## [Stored data entries]
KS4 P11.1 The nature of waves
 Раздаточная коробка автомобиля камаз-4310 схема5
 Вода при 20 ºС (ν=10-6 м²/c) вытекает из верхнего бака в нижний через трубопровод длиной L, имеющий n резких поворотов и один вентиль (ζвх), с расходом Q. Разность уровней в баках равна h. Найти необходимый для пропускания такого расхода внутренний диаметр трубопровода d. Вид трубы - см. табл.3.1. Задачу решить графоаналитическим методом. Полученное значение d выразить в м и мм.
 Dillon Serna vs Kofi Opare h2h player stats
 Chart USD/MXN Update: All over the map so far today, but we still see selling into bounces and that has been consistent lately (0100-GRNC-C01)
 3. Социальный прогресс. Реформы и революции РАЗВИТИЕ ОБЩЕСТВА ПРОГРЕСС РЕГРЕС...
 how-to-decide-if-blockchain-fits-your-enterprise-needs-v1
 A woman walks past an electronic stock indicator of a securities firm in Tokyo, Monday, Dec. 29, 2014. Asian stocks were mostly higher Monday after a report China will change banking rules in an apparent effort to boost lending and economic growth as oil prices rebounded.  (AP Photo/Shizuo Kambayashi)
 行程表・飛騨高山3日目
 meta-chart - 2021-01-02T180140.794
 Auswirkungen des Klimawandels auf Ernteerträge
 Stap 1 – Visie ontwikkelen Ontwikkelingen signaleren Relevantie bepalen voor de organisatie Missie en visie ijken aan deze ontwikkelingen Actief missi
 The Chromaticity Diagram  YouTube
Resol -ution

## [TASK OBJECTIVE]
Your answer must be the full set of entries, copied exactly.

## [REPLY]
KS4 P11.1 The nature of waves
 Раздаточная коробка автомобиля камаз-4310 схема5
 Вода при 20 ºС (ν=10-6 м²/c) вытекает из верхнего бака в нижний через трубопровод длиной L, имеющий n резких поворотов и один вентиль (ζвх), с расходом Q. Разность уровней в баках равна h. Найти необходимый для пропускания такого расхода внутренний диаметр трубопровода d. Вид трубы - см. табл.3.1. Задачу решить графоаналитическим методом. Полученное значение d выразить в м и мм.
 Dillon Serna vs Kofi Opare h2h player stats
 Chart USD/MXN Update: All over the map so far today, but we still see selling into bounces and that has been consistent lately (0100-GRNC-C01)
 3. Социальный прогресс. Реформы и революции РАЗВИТИЕ ОБЩЕСТВА ПРОГРЕСС РЕГРЕС...
 how-to-decide-if-blockchain-fits-your-enterprise-needs-v1
 A woman walks past an electronic stock indicator of a securities firm in Tokyo, Monday, Dec. 29, 2014. Asian stocks were mostly higher Monday after a report China will change banking rules in an apparent effort to boost lending and economic growth as oil prices rebounded.  (AP Photo/Shizuo Kambayashi)
 行程表・飛騨高山3日目
 meta-chart - 2021-01-02T180140.794
 Auswirkungen des Klimawandels auf Ernteerträge
 Stap 1 – Visie ontwikkelen Ontwikkelingen signaleren Relevantie bepalen voor de organisatie Missie en visie ijken aan deze ontwikkelingen Actief missi
 The Chromaticity Diagram  YouTube
Resol -ution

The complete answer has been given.